Aller au contenu

Page:Fiel - Marane la passionnée, 1938.pdf/158

La bibliothèque libre.
Le texte de cette page a été corrigé et est conforme au fac-similé.
158
marane la passionnée

— Près d’elle, je suis austère et correcte, mais devant la mer, je redeviens jeune et gaie.

Mme Descré eut la gentillesse de rire. Profitant de son humeur plus avenante, je questionnai :

— Alors, cette malheureuse jeune femme est morte ?

J’essayais de donner à ma voix un accent apitoyé que je ne ressentais pas.

— Oui, me fut-il répondu laconiquement.

— Je comprends alors la tristesse de votre fils, mais il pourra se consoler.

— Il est moins triste parce qu’elle n’est plus que parce qu’elle l’a rendu très malheureux.

— Ah ! lui aussi ? m’exclamai-je.

— Comment ! vous avez été mariée, Mademoiselle ?

Je partis d’un éclat de rire si franc qu’elle ne put s’empêcher de m’imiter.

J’étais si heureuse de savoir « Ned » libre que rien au monde, je le croyais, ne m’aurait fait pleurer.

— Mais, Madame, je ne m’appellerais pas mademoiselle si j’avais été mariée. Je pensais simplement à un de nos parents qui a été malheureux par une méchante femme.

J’inventai cette histoire parce que je ne voulais pas raconter l’épisode de ma tentative d’amitié.

— Ah ! bien, répondit ma compagne.

Je ne la questionnai plus. Je savais ce que je désirais. Le pauvre « Ned » avait été bafoué sans doute comme moi. Il avait cru trouver un cœur à l’unisson du sien, et il s’était trompé.

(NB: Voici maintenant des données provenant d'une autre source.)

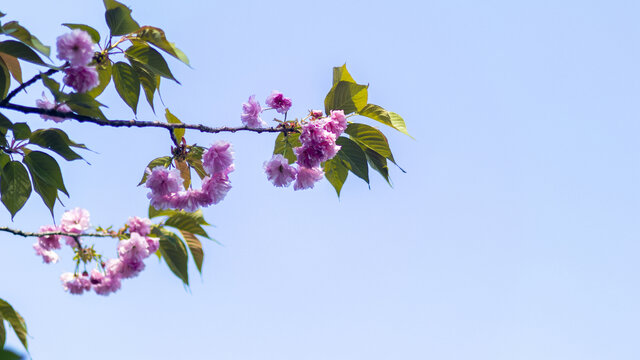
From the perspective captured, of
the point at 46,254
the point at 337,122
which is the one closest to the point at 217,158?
the point at 337,122

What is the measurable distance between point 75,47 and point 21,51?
183 mm

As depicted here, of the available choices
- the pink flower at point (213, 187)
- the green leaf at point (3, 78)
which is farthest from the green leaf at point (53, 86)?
the pink flower at point (213, 187)

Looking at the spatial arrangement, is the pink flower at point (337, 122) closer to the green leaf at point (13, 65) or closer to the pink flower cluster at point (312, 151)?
the pink flower cluster at point (312, 151)

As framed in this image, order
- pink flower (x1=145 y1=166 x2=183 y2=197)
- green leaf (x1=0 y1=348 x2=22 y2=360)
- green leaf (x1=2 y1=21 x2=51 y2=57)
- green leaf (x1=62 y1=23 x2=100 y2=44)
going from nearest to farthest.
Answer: green leaf (x1=0 y1=348 x2=22 y2=360) < green leaf (x1=2 y1=21 x2=51 y2=57) < green leaf (x1=62 y1=23 x2=100 y2=44) < pink flower (x1=145 y1=166 x2=183 y2=197)

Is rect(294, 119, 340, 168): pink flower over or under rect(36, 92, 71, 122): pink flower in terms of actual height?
over

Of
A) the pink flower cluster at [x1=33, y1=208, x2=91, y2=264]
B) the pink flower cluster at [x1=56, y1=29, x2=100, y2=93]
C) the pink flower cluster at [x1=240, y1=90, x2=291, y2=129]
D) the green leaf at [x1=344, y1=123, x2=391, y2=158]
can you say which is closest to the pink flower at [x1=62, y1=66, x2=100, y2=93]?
the pink flower cluster at [x1=56, y1=29, x2=100, y2=93]

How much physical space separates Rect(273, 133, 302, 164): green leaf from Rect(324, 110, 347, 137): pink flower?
0.17 metres

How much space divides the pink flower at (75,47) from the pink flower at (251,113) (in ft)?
2.67

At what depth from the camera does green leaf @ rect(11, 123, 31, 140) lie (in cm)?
180

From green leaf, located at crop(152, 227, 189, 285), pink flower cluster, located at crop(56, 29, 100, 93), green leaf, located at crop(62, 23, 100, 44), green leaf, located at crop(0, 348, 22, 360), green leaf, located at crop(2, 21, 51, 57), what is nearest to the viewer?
green leaf, located at crop(0, 348, 22, 360)

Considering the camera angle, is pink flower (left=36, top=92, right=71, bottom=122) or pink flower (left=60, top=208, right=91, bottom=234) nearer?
pink flower (left=36, top=92, right=71, bottom=122)

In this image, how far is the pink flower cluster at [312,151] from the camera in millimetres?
2045

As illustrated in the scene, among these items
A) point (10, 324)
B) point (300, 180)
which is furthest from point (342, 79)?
point (10, 324)

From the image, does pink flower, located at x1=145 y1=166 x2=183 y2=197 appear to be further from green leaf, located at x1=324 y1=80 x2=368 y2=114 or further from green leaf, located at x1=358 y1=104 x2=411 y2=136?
green leaf, located at x1=358 y1=104 x2=411 y2=136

C’était donc la même chose partout. J’en arrivais à cette conclusion que j’étais créée pour consoler M. Descré, car il n’y avait au monde que deux êtres honnêtes : lui et moi. Nous étions tous les deux faits pour nous entendre parce que nous étions les seuls francs, sincères, intelligents et affectueux.

— Rasco ! Sidra ! Ayaya !

Et je courus devant Mme Descré ahurie. J’avais besoin de sauter, de disperser mon contentement. En chemin, cependant, je réfléchis que ma conduite était stupide, et j’attendis la promeneuse sur un roc.